As the name suggests, virtual memory (VM) creates the illusion of an unlimited amount of memory. It allows multiple processes with memory needs larger than the physical memory itself to run simultaneously on a processor. With virtual memory, a 16MB program can run on a 4MB system for example.

It's not uncommon to want to run multiple processes with sizes that are much larger than the memory available on that processor. But at any given time, only a portion of those programs are active, so main memory need not contain the entire collection of processes at all times. Processes that do not fit in physical memory are stored in a disk. Main memory can act as a "cache" containing the active portion of one program, leaving the others to reside on disk.

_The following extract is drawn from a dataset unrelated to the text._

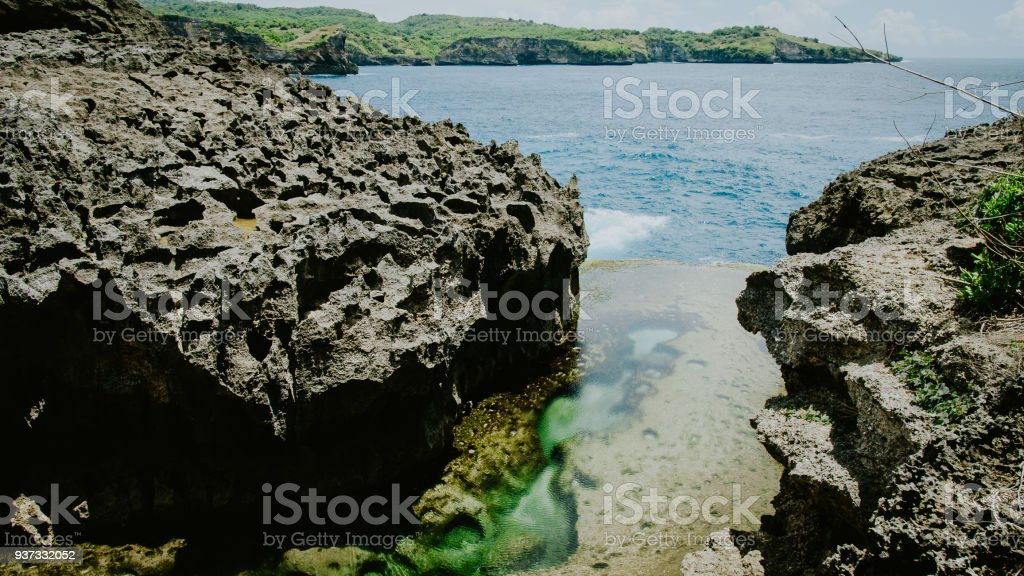 Angels Billabong, beautiful Cliff Formation with Yellow Pool, Bizarre Place, Nusa Penida Bali Indonesia stock photo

Figure 1. Memory hierarchy and corresponding access times.

Software developers are well aware of the memory hierarchy that consists of multiple levels of memory. The memory level closest to the CPU is the smallest and fastest. As the levels move away from the CPU they get bigger and slower (Figure 1).

The cost of each memory level varies significantly from one to the other as well. The cost per bit is a lot higher with the level closest to the CPU, and the cost decreases as you move away. One of the goals of VM is to provide the end-user with as much memory as possible at very little cost while still providing high access times. In reality, this is not always possible. Memory constraints continue to be a problem and software developers have always had to work around such issues.

VM provides the answers to both limited memory as well as memory protection, which involves safe sharing of memory among multiple programs. Different processors vary in their actual implementation of VM. Therefore, although the general concepts remain the same, we will focus on the MIPS processor's implementation when going into more detail.

Implementing Virtual Memory

The levels that virtual memory deals with are main memory (often called physical memory) and secondary storage. Information or data is passed between these two levels. The unit of information is called a block, and entire blocks are copied between levels. In virtual memory, a block is called a page.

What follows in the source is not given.